▶ [Excerpt to read]:
----------------

There is a clear path to a fully sustainable earth, with abundance.
That’s Elon Musk back in early 2023, presenting Tesla’s Master Plan Part 3, Sustainable Energy for All the Earth”:
This paper finds a sustainable energy economy is technically feasible and requires less investment and less material extraction than continuing today’s unsustainable energy economy. While many prior studies have come to a similar conclusion, this study seeks to push the thinking forward related to material intensity, manufacturing capacity, and manufacturing investment required for a transition across all energy sectors worldwide.
Like most of Musk’s efforts this sounds fantastically ambitious and while it’s not wise to bet against the man I do not agree with the argument that America can move to a net-zero electric age without government coercion or subsidies even if everything the Tesla founder says is true.
This later article points to the key problems with Musk’s vision of abundance, even accepting the key truth about electricity which the Tesla plan relies upon; that it’s more efficient than combustion:
The International Energy Agency (IEA), shows how energy inputs (on the left)—fossil fuels, renewables, and biomass—are converted either into electricity or directly into useful heat and motion in the four primary economic sectors: industry, transportation, residential, and commercial. Using petawatthours as the primary energy unit, what is most pertinent in this flowchart is the fact that only one-third of the energy put into the system as fuel comes out the other end as useful work. Two-thirds is lost to friction and heat.
Hence the argument from Musk/Tesla that their wondrous utopia of an all-electric world can be achieved without subsidies, taxes or any other coercion; the efficiency gain is such that it more than pays for itself.
But there’s a problem with all that, and it should be obvious given that even with the 2/3 gain from eliminating friction and heat via combustion, non-combustion energy inputs still only contribute about 8% to global energy input. That’s a huge mis-match in the numbers, clearly there’s more to the story than simple energy loss, even when it’s so large.
The fact is that there are many energy uses that electricity has difficulty meeting because of how its distributed, and recent events showed that up big time in the very area where Musk has made his money – electric vehicles in the LA fires:
If you have no power for a week, as thousands of Los Angeles residents who live near the evacuated fire areas have experienced, you can’t charge your car battery. What happens if the fire spreads and you can’t get out? When their lives depended on it, the diktats and mandates didn’t help, but gas cars sure did.
That article actually quotes the LA Times, and for them publishing the following must have been like having their teeth pulled:
A gasoline car “can evacuate in any direction on any road and still get fuel when needed,” said Matthew Butterick, a Los Angeles attorney who lives near Griffith Park. “The EV stations on evacuation routes would have massive lines and delays, gasoline stations less so. And the electric grid may not be available. Power companies turn off power to avoid sparking a fire and also to avoid legal liability. This is probably the future of all the hillside neighborhoods.”

----------------

▶ [Given exercise]:
Using the passage above on electricity and energy, answer these:
1. What fraction of the energy put into the system as fuel comes out as useful work?
2. About what share of global energy input comes from non-combustion sources?
3. Who is the Los Angeles attorney quoted on evacuating in gasoline cars, and where does he live?

▶ [Entries shown]:
----------------

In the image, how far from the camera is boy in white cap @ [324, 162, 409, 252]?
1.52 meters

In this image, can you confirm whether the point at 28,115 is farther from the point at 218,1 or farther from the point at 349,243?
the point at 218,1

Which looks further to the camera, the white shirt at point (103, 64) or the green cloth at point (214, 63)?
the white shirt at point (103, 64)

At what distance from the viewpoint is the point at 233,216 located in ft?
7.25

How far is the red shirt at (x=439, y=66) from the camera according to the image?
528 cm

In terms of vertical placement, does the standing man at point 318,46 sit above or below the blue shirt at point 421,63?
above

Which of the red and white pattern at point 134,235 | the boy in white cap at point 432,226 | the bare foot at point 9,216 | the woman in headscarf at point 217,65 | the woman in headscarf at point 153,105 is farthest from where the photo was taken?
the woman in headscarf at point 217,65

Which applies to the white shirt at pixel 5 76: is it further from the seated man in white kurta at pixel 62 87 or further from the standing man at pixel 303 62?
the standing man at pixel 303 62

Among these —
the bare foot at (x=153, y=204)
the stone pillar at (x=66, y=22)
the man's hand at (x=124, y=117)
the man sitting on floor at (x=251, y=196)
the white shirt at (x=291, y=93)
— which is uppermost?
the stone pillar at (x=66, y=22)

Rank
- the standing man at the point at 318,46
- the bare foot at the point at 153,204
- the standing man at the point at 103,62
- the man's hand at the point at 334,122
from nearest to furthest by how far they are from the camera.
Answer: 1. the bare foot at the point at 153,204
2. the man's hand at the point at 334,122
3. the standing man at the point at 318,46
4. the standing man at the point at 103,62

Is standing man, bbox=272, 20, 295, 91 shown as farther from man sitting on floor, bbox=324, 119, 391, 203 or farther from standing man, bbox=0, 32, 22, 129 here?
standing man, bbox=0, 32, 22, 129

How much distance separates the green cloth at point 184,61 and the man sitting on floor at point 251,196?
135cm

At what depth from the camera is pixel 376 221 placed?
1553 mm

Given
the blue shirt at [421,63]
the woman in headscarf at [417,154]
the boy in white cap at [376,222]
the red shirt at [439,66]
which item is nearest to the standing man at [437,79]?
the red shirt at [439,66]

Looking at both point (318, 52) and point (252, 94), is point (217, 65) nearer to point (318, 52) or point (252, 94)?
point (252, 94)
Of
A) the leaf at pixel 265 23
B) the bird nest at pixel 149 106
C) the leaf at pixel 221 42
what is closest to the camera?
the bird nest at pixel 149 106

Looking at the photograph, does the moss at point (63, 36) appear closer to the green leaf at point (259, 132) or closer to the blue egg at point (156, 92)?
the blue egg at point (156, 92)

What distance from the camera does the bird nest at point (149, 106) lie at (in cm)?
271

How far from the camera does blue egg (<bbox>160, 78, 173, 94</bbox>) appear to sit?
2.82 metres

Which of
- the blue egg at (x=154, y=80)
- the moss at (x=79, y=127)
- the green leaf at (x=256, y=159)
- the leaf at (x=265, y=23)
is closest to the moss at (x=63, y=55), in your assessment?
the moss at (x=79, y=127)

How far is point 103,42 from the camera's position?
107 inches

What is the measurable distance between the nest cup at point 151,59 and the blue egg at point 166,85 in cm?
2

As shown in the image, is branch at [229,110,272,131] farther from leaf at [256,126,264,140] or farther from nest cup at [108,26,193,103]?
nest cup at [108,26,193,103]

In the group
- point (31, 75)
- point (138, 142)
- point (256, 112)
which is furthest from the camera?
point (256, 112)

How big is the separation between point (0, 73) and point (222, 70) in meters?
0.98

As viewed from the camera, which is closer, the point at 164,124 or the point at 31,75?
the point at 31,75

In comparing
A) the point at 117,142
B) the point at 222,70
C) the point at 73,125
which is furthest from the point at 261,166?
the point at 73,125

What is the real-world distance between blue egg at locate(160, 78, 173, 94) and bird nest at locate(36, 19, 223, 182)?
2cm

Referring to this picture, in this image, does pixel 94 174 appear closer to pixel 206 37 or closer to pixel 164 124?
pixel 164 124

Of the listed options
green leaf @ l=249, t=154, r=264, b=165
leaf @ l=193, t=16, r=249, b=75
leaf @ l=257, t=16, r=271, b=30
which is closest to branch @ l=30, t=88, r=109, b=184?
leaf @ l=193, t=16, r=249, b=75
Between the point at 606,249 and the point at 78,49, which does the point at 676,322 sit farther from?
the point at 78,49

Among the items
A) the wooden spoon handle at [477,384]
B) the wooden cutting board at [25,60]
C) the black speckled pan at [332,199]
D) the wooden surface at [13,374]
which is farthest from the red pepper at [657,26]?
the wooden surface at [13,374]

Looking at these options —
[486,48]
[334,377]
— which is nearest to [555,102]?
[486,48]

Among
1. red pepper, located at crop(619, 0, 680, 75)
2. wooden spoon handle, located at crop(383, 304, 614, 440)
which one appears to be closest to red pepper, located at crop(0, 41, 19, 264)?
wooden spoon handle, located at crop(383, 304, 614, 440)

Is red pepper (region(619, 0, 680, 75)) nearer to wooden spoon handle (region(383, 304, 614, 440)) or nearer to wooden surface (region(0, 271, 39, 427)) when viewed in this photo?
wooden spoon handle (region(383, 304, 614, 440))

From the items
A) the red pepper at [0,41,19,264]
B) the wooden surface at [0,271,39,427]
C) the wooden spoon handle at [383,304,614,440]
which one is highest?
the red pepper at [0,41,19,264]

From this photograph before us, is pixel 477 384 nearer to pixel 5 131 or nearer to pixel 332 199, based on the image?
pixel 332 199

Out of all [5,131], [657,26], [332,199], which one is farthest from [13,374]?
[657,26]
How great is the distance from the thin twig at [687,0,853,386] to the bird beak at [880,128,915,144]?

----------------

▶ [Answer below]:
1. One-third.
2. About 8%.
3. Matthew Butterick, who lives near Griffith Park.